Rosalina lowers her phone, her hazel eyes widening to cartoonish proportions. “Not at all. I don’t think we’ve met. I’m Rosalina, and that’s our mother Veronica with the book. And you are?”
“I’m his girlfriend Nora.” I bat my lashes their way. “Thank you both for picking him up. Ubers are so overpriced, and I was stuck here manning the store.”
“Girlfriend?” Rosalina gasps. “Why didn’t you say something? We’ve been going on and on about other women!”
All eyes are on Benji. Including mine, because I couldn’t exactly run this little plan by him ahead of time.
After a biblical length of time, his shoulders rise and fall. “You didn’t let me get a word in edgewise.”
Veronica, clutching Tempting the Duke against her chest, looks from me to Benji. In Italian, she asks, “Why did you hide the sea pearl?”
In English, he answers, “She speaks Italian.”
That’s half true. I speak butchered Italian, courtesy of that stretch of time my mother decided we should honor our heritage more and played a language learning course every time we rode in her car. We racked up a lot of miles. I conjugated a lot of verbs.
Rosalina gives Veronica an impatient look. “Sorry for my mother. It’s just that we didn’t realize Benji had a girlfriend. Why he wouldn’t at least tell his sister is beyond me”—she pauses to offer him a brief but pointed glare—“but this is so exciting.”
Benji speaks as if through gritted teeth. “Yes, yes, very exciting. Anyway—”

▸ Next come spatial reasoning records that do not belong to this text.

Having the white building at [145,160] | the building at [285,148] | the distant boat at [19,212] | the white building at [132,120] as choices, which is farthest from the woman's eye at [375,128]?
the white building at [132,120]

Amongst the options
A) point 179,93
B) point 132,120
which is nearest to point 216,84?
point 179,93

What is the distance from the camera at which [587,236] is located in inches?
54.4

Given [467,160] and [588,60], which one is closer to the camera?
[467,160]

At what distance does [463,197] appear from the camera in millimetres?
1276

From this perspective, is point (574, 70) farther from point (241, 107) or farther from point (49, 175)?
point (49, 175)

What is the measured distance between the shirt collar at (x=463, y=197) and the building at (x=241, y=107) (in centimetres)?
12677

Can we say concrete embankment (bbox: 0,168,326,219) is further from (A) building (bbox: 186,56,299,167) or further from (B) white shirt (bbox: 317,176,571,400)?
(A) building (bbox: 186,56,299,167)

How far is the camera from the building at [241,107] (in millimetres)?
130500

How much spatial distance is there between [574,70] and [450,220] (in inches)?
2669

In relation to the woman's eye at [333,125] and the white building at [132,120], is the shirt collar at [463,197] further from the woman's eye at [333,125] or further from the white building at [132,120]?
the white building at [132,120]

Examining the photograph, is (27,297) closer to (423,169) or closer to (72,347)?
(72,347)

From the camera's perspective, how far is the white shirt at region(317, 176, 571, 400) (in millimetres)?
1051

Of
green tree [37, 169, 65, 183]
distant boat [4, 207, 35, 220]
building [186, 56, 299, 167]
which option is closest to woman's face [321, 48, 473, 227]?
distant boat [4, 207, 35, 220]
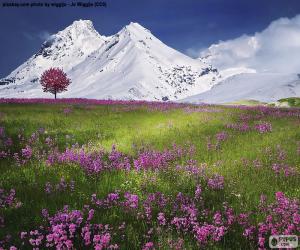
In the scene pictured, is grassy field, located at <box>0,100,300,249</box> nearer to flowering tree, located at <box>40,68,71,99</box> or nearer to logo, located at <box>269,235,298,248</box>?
logo, located at <box>269,235,298,248</box>

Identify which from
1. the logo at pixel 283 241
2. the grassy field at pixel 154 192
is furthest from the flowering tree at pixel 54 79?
the logo at pixel 283 241

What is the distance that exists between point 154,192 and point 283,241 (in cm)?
275

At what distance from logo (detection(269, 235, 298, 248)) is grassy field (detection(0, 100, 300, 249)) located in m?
0.14

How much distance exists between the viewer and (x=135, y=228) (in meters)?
5.50

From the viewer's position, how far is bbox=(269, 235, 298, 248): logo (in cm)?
455

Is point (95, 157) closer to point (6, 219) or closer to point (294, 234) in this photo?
point (6, 219)

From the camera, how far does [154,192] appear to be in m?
7.00

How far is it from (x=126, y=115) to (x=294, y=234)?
15.0 metres

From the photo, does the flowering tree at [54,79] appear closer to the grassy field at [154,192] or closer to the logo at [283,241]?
the grassy field at [154,192]

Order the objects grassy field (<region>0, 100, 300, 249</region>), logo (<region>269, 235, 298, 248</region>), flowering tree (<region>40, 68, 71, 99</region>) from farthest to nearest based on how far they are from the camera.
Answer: flowering tree (<region>40, 68, 71, 99</region>) < grassy field (<region>0, 100, 300, 249</region>) < logo (<region>269, 235, 298, 248</region>)

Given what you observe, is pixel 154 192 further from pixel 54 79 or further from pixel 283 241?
pixel 54 79

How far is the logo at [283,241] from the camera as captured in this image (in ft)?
14.9

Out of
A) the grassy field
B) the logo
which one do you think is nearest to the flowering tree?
the grassy field

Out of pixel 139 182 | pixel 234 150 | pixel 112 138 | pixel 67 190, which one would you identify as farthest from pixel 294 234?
pixel 112 138
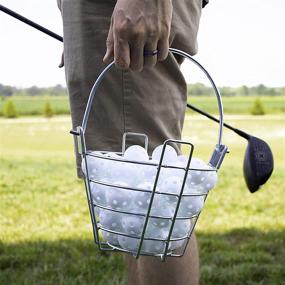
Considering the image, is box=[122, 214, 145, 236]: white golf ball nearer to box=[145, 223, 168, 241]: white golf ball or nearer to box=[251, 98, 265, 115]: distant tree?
box=[145, 223, 168, 241]: white golf ball

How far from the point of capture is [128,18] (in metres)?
1.22

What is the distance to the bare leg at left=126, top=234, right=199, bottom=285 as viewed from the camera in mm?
1538

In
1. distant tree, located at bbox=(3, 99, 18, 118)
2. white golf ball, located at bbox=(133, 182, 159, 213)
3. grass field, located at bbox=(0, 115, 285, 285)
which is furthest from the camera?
distant tree, located at bbox=(3, 99, 18, 118)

“Thank the good Lord.” Veronica uses the smutty paperback to make the sign of the cross, her voice choked with emotion. “We were so worried the wedding photos would be unbalanced. We thought he’d be the only single Ferraro, sullen in the back of every portrait.”

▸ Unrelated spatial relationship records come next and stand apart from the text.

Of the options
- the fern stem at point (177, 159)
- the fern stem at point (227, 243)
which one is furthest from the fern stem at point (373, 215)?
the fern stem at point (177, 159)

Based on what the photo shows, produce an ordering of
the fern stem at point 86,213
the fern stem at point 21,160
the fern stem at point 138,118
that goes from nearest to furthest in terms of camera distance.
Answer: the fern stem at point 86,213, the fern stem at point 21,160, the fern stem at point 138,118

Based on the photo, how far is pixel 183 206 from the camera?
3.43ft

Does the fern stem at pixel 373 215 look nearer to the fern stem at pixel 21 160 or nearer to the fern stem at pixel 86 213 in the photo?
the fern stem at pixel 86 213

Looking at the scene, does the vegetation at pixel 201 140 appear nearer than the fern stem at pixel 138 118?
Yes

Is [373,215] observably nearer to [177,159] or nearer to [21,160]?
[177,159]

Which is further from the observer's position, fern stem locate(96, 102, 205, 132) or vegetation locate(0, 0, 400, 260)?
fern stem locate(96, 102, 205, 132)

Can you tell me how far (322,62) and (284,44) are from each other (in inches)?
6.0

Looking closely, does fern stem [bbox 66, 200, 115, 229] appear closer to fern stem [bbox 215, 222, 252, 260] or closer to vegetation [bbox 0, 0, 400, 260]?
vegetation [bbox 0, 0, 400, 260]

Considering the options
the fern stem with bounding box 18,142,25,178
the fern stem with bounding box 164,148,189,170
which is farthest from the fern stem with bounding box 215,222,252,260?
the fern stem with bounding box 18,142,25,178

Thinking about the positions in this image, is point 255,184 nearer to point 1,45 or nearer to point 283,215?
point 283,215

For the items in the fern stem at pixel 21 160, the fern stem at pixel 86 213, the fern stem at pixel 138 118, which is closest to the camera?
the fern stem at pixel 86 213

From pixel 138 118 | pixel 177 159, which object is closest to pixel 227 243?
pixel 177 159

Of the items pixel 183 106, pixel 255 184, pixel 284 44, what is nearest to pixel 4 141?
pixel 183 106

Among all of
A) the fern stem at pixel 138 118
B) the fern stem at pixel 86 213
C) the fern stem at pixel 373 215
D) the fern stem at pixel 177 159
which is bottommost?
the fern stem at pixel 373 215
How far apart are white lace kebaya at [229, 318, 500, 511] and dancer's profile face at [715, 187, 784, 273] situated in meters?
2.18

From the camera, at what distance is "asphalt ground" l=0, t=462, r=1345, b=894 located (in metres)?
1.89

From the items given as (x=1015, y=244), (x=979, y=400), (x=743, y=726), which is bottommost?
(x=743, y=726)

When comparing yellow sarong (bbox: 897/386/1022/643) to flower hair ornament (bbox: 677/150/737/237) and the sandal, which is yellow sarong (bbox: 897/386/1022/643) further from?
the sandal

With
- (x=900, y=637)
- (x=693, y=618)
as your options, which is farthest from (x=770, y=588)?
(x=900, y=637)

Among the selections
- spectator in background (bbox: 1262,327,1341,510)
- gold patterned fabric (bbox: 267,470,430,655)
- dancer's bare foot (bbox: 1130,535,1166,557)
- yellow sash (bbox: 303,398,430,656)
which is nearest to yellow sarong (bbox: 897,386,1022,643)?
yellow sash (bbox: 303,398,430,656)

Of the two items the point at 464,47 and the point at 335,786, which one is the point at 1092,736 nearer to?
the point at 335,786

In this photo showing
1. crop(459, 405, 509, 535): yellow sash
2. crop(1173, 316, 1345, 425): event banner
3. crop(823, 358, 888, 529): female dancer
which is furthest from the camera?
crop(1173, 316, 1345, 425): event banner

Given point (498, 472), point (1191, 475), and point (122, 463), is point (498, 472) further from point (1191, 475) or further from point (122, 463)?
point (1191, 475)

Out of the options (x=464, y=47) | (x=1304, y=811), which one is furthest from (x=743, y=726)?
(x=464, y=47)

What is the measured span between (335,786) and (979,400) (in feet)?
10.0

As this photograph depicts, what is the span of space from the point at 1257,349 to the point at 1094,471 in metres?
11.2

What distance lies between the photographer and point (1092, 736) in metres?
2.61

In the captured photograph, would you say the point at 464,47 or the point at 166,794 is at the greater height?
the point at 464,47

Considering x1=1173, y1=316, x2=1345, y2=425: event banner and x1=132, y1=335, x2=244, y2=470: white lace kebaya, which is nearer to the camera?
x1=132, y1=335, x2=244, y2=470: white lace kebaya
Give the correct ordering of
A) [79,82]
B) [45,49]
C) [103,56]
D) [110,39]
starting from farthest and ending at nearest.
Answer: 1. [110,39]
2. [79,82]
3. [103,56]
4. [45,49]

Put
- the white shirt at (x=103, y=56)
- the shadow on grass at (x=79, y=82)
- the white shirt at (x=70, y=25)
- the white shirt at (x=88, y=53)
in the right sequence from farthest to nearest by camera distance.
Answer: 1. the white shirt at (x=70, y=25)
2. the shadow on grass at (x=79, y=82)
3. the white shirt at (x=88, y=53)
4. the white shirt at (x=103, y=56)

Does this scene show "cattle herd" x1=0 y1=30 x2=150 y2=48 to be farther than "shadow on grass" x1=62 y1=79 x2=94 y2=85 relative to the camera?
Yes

“You were worried,” Rosalina argues. “I couldn’t care less about that. I just wanted him to come and have a good time.” She moves her focus back to Benji, her tone the antithesis of a good time when she adds, “Since I never see you otherwise.”

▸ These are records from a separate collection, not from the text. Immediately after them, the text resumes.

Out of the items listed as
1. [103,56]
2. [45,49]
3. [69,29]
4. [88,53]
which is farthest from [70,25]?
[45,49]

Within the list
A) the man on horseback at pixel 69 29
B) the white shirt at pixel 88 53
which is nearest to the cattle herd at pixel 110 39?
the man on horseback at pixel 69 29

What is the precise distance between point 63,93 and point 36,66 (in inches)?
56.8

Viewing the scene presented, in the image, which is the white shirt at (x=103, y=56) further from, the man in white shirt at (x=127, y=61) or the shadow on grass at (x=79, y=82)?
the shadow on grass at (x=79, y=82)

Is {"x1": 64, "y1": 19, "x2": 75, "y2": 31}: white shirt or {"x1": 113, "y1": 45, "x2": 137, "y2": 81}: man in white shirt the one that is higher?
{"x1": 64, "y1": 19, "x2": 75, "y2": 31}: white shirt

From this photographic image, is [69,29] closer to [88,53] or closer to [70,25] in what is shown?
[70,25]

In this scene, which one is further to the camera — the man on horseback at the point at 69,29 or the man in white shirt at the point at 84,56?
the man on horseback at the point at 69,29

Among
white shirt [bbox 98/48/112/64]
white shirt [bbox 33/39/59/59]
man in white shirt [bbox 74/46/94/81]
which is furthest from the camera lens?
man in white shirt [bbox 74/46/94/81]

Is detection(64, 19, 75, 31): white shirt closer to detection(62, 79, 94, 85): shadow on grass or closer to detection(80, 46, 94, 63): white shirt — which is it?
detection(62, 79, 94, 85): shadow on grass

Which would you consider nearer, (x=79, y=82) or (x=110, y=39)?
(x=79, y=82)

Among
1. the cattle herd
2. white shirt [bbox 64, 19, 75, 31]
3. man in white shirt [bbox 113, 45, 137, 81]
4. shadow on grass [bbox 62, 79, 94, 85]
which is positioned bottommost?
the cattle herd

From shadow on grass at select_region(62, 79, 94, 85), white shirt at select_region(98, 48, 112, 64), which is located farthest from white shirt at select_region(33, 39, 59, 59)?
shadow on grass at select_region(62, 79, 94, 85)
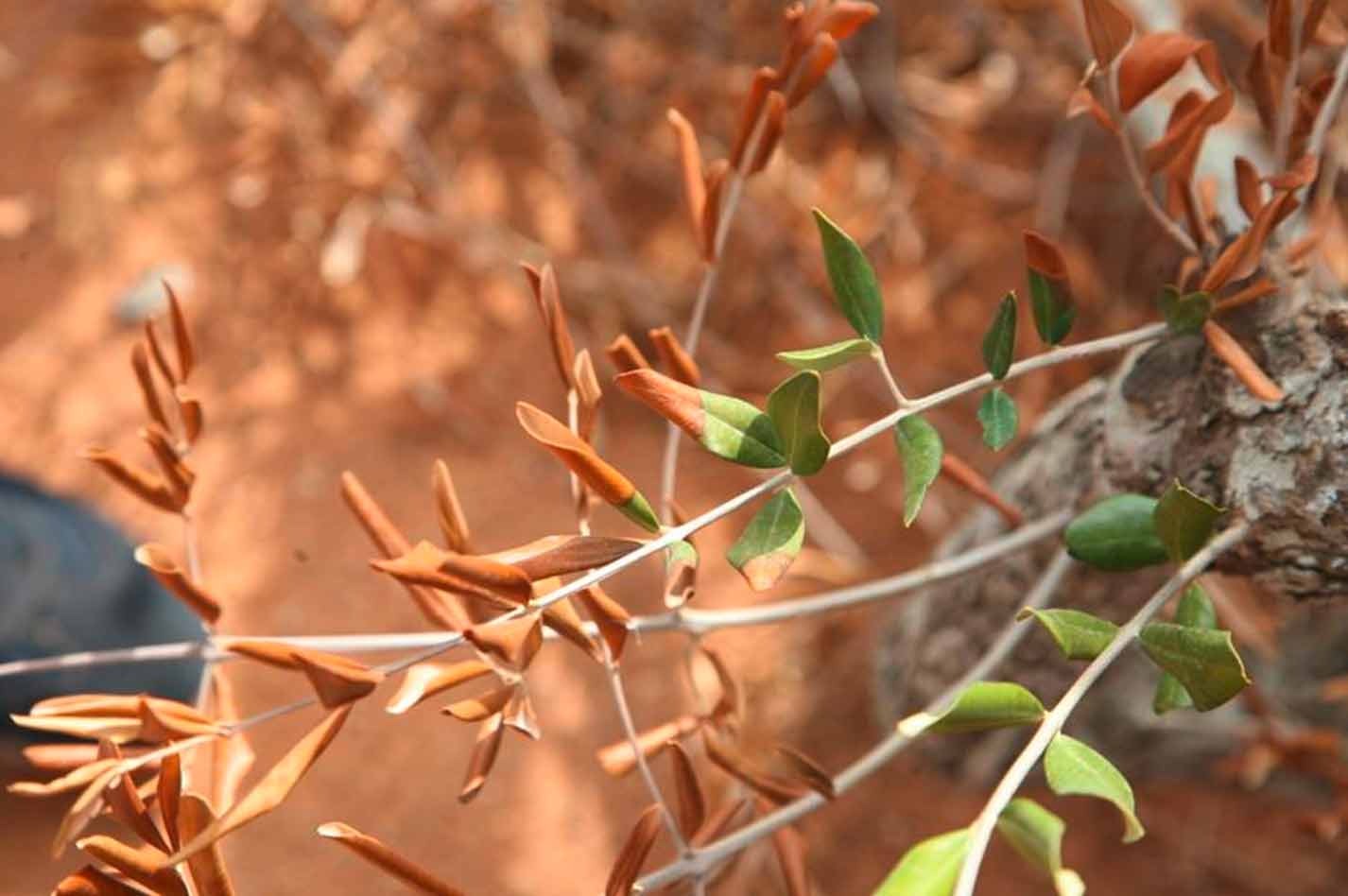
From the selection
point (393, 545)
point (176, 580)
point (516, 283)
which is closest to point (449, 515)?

“We aren’t going to this wedding to have a good time, Rosalina,” Veronica says, shuddering at the idea. “That ship sailed the minute you chose to marry a Mazzelli. We’re going to support you. And take damn good photos for the family wall with our extended relatives. And maybe teach the Mazzellis a thing or two about class and decency while we’re all forced to be together for the week—”
“Please, Ma,” Rosalina snaps. “You promised a truce, remember? To be on your best behavior, at least until after the wedding?”
Veronica mutters something that sounds like biting my tongue under her breath.
I pull back to look at Benji. “Wedding?”
He holds my eye for the first time since he rolled in, wordlessly communicating his loathing of the direction this conversation is taking. I’m not worried. Even if this bugs him, he’ll be back to sending me links to niche videos and articles he thinks will interest me in no time. His friend-love-language is I found you a thirty-seven-minute-long compilation of your favorite game shows from the 1970s.